=== Set exercise ===
Produce an exact copy of the lines from the line containing "Comparing point (373, 188)" through the last line of the entries below, and only those lines.

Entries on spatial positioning

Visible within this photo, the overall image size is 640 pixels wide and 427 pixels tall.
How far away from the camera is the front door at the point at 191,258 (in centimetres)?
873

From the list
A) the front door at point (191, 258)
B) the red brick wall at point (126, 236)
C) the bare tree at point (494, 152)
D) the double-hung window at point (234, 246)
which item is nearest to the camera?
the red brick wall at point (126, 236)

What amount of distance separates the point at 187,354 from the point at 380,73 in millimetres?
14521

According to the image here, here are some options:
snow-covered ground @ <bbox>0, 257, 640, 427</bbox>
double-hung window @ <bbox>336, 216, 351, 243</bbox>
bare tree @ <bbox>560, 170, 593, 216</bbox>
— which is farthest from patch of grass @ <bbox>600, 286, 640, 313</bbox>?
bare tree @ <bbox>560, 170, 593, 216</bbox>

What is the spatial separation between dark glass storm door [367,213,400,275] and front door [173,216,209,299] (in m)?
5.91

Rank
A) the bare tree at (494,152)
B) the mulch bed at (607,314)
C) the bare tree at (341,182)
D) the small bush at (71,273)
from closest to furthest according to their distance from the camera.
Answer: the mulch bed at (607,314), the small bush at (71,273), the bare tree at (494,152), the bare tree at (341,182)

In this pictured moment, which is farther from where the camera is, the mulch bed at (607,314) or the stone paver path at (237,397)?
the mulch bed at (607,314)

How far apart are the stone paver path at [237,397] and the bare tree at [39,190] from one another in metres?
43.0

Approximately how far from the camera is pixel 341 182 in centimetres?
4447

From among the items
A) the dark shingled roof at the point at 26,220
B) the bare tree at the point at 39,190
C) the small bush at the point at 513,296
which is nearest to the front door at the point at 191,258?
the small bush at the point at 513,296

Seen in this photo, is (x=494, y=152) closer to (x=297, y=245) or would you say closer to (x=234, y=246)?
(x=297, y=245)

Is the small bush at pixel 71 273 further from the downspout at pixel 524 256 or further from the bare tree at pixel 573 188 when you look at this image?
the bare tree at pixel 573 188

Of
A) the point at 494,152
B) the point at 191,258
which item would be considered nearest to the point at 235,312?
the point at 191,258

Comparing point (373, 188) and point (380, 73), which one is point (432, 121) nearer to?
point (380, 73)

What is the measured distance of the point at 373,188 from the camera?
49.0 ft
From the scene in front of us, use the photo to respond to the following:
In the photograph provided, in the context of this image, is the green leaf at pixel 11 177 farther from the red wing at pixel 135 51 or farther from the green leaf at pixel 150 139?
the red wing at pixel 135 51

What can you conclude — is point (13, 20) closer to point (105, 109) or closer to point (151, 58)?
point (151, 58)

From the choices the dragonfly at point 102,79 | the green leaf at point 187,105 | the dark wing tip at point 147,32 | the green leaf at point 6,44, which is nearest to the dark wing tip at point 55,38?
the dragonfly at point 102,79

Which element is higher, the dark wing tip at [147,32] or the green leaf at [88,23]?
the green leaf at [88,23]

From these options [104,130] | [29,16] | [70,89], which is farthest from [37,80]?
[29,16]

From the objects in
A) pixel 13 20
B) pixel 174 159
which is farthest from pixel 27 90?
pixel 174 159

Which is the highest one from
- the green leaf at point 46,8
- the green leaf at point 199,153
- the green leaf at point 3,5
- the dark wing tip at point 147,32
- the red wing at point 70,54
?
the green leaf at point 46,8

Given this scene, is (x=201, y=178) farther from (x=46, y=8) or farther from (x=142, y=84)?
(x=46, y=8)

=== Answer to the problem ===
Comparing point (373, 188) and point (380, 73), which one is point (432, 121) nearer to?
point (380, 73)

What is the measured distance of the point at 373,188 from the camera?
49.0 ft
From the scene in front of us, use the photo to respond to the following:
In the photograph provided, in the context of this image, is the green leaf at pixel 11 177 farther from the red wing at pixel 135 51 or farther from the green leaf at pixel 150 139?
the red wing at pixel 135 51

What can you conclude — is point (13, 20) closer to point (105, 109) or closer to point (151, 58)?
point (151, 58)

From the choices the dragonfly at point 102,79 | the green leaf at point 187,105 | the dark wing tip at point 147,32 | the green leaf at point 6,44, which is nearest to the dark wing tip at point 55,38?
the dragonfly at point 102,79

Which element is higher, the dark wing tip at [147,32] or the green leaf at [88,23]?
the green leaf at [88,23]

From these options [104,130] | [29,16] | [70,89], which is farthest from [37,80]?
[29,16]

From the objects in
A) pixel 13 20
B) pixel 174 159
which is farthest from pixel 27 90?
pixel 174 159

Which is the highest one from
- the green leaf at point 46,8
- the green leaf at point 199,153
- the green leaf at point 3,5
- the dark wing tip at point 147,32
- the red wing at point 70,54
?
the green leaf at point 46,8

Given this scene, is (x=201, y=178) farther from (x=46, y=8) or farther from (x=142, y=84)?
(x=46, y=8)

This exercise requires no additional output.